[YOUR TASK]
Write out everything in the passage on Lebanon from "Syria, Iran, and" down to "violate Lebanese airspace.", word for word.

[EXERCISE TEXT]
-- Opening Marker --
Lebanon hosts nearly 900,000 registered Syrian refugees, and the government estimates another 500,000 live in the country informally. Only 20 percent of Syrian refugees have legal residency, making most of them vulnerable to harassment, arrest, detention, and deportation.
The government continues to pursue policies designed to coerce Syrian refugees to leave, and the acute economic crisis and staggering inflation have made it exceedingly difficult for refugees to afford the most basic necessities; 90 percent of Syrian families in Lebanon live in extreme poverty, relying on increasing levels of debt to survive.
Although the Lebanese government continues to publicly state its commitment to the principle of nonrefoulement, it has deported more than 6,000 Syrians in recent years.
According to the Lebanese Palestinian Dialogue Committee, there are approximately 174,000 Palestinian refugees living in Lebanon, where they continue to face restrictions, including on their right to work and own property.
Syrian refugees who returned to Syria from Lebanon between 2017 and 2021 faced grave human rights abuses and persecution at the hands of the Syrian government and affiliated militias.
Many Lebanese and nearly all Syrian refugee children received no meaningful education as the government closed schools due to the Covid-19 pandemic without ensuring access to distance learning. Children with disabilities were particularly hard hit, as they could not access remote education on an equal basis with others amid a lack of government support.
The authorities’ planning failures delayed the start of the 2021-22 school year to October 11 and led to concerns public schools would not remain open.
Corporal punishment of children was widespread and permitted under the criminal code.
Despite a 2018 law creating an independent national commission to investigate the fate of the estimated 17,000 Lebanese kidnapped or disappeared during the country’s civil war, the government has yet to allocate a budget for the commission to commence its work.
The Special Tribunal for Lebanon, which in 2020 convicted a member of Hezbollah for his role in the killing of former Lebanese Prime Minister Rafik Hariri and 21 others in 2005, risked shutting down amid funding difficulties. Although tribunal officials announced in October that they had secured sufficient funding to handle a prosecution appeal of the acquittal of two other suspects in the Hariri case, the tribunal’s operations remain uncertain after that due to funding constraints.
Syria, Iran, and other regional powers maintain influence in Lebanon through their support of local political allies and proxies.
Tensions with Israel along Lebanon’s southern border remain high, and hostilities flared up in May and August. A Lebanese man was shot and killed by Israeli forces after he tried to cross a security fence on the border with Israel. Israel continues to frequently violate Lebanese airspace.
In July, the EU adopted a framework for targeted sanctions against Lebanese officials responsible for obstructing the formation of a government, the improvement of accountability and good governance, and for serious financial mismanagement, but no individual or entity has been designated.
-- Closing Marker --
[THE DATA]
-- Opening Marker --
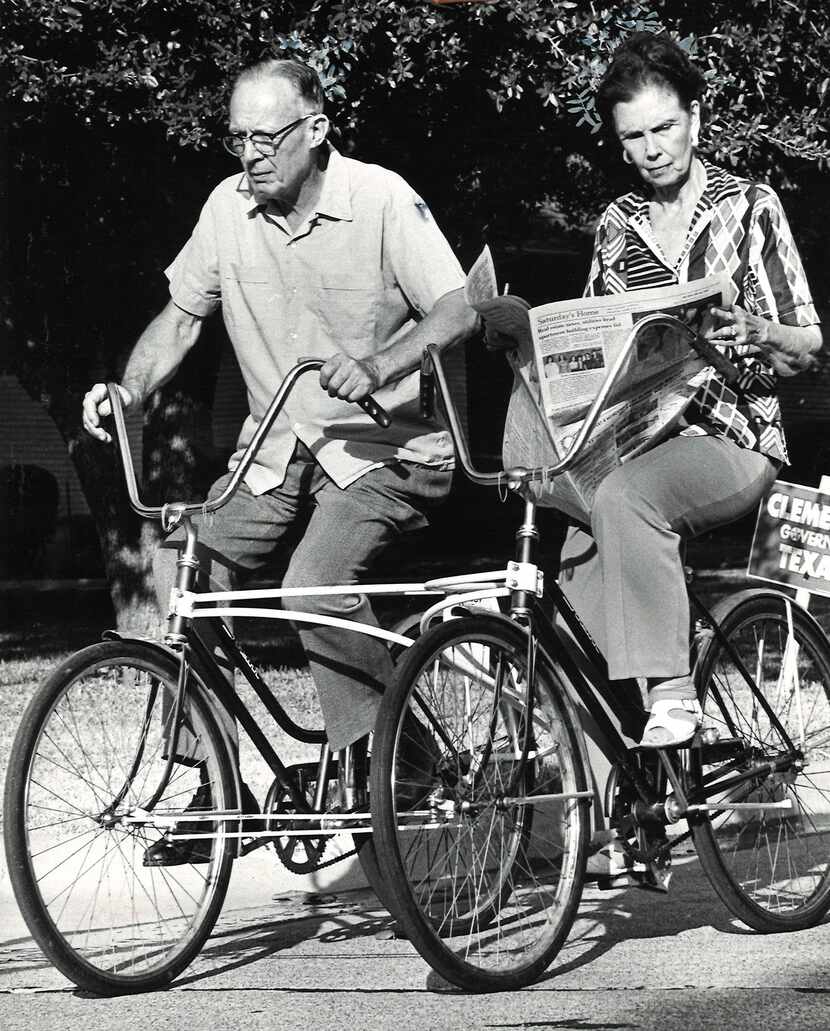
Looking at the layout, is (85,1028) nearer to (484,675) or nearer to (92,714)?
(92,714)

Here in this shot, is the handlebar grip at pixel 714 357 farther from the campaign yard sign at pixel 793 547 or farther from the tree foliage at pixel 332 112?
-- Closing Marker --
[WRITTEN ANSWER]
Syria, Iran, and other regional powers maintain influence in Lebanon through their support of local political allies and proxies.
Tensions with Israel along Lebanon’s southern border remain high, and hostilities flared up in May and August. A Lebanese man was shot and killed by Israeli forces after he tried to cross a security fence on the border with Israel. Israel continues to frequently violate Lebanese airspace.